2.3.2 Employment-to-population ratio

The employment-to-population ratio (EPR) is the share of a country’s working-age population that is actually employed. This indicator measures an economy’s ability to provide employment for those people who are able to work, i.e. the extent to which full employment is achieved. The ILO (2009) suggests a value range from 50 to 75 per cent. Yet the lack of a clear target value or even a guideline for the EPR renders the interpretation of this indicator difficult and ambiguous, particularly in the context of developing economies. For example, a high EPR may result from a low unemployment rate, which might, in turn, be the sign of a well-functioning and rapidly clearing labour market. However, low registered unemployment can also be a reflection of the lack of social support systems, let alone unemployment insurance, as is the case in many poor economies. People in such circumstances cannot afford to be unemployed and have to work for survival. Whether their work is counted as

“employment” will then depend on the market orientation of what they do for a living, i.e.

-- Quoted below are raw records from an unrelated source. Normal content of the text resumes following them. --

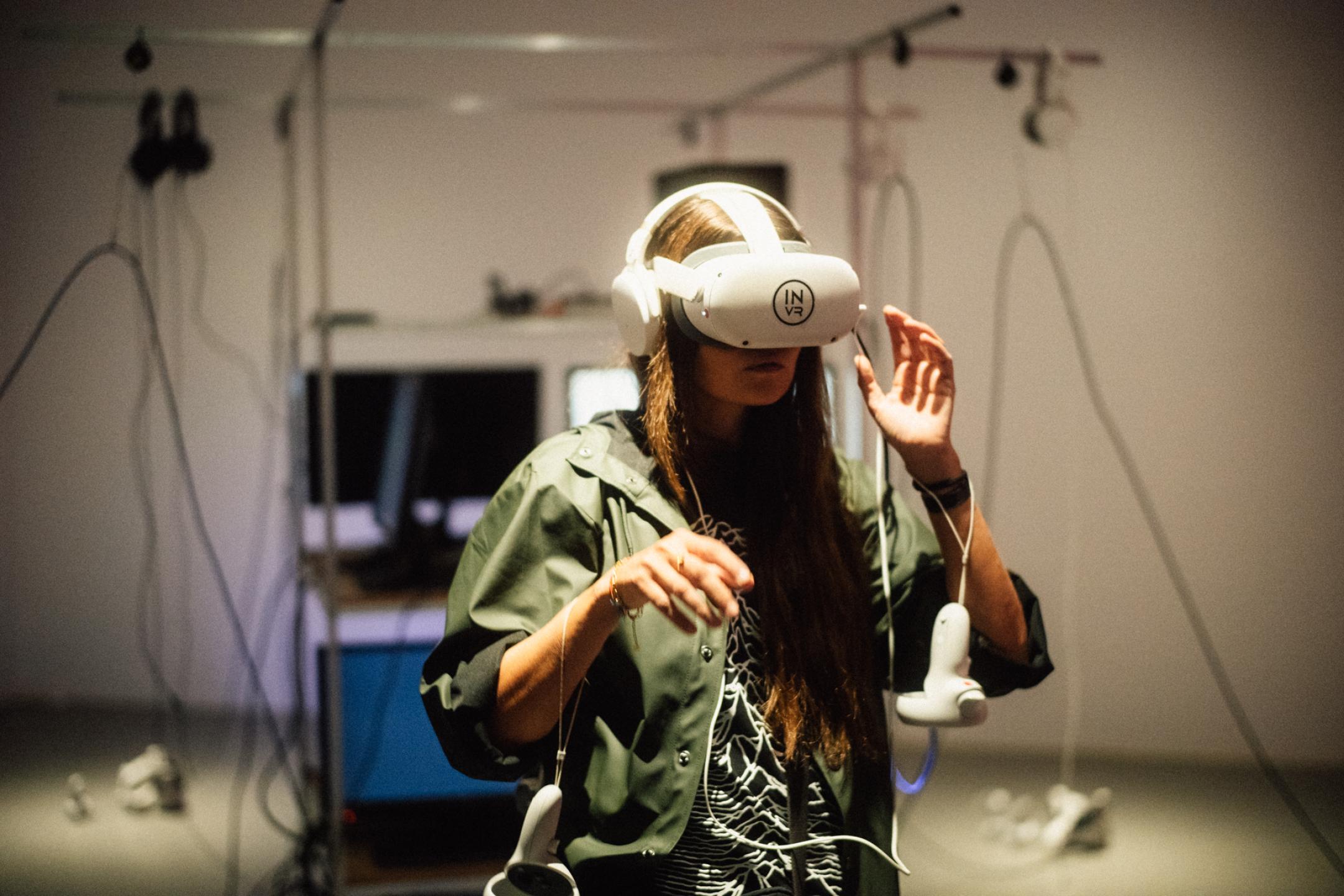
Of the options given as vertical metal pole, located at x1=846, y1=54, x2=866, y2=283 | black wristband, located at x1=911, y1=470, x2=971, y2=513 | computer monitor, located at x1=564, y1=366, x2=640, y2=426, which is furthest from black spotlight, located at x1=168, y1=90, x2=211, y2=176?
black wristband, located at x1=911, y1=470, x2=971, y2=513

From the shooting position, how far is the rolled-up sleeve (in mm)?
1043

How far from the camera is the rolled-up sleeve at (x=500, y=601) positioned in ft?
3.42

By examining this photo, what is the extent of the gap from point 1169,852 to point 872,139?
2162mm

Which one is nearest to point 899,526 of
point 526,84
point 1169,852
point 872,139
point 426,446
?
point 426,446

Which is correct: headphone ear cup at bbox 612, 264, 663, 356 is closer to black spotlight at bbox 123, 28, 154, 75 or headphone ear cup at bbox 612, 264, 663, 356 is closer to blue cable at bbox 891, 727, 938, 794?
blue cable at bbox 891, 727, 938, 794

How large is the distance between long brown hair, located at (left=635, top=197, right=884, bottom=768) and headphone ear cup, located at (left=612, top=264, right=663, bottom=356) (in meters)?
0.02

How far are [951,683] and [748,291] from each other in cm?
41

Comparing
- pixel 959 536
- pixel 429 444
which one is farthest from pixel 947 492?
pixel 429 444

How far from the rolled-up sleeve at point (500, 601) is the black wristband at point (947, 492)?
32 cm

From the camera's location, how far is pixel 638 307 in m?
1.14

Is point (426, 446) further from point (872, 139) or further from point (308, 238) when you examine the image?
point (872, 139)

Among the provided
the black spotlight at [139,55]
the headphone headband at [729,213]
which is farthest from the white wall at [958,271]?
the headphone headband at [729,213]

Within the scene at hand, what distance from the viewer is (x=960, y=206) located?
3779 millimetres

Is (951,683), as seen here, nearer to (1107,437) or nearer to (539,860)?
(539,860)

whether it is done in exchange for pay or profit. Similarly, in economies dominated by smallholder agriculture, a high rate of labour market participation and, consequently, a high EPR do not signal ample labour market opportunities, but rather that all available labour is required to operate the household farm. Finally, an EPR may also be low because a substantial share of the working-age population is out of the labour force attending school or university.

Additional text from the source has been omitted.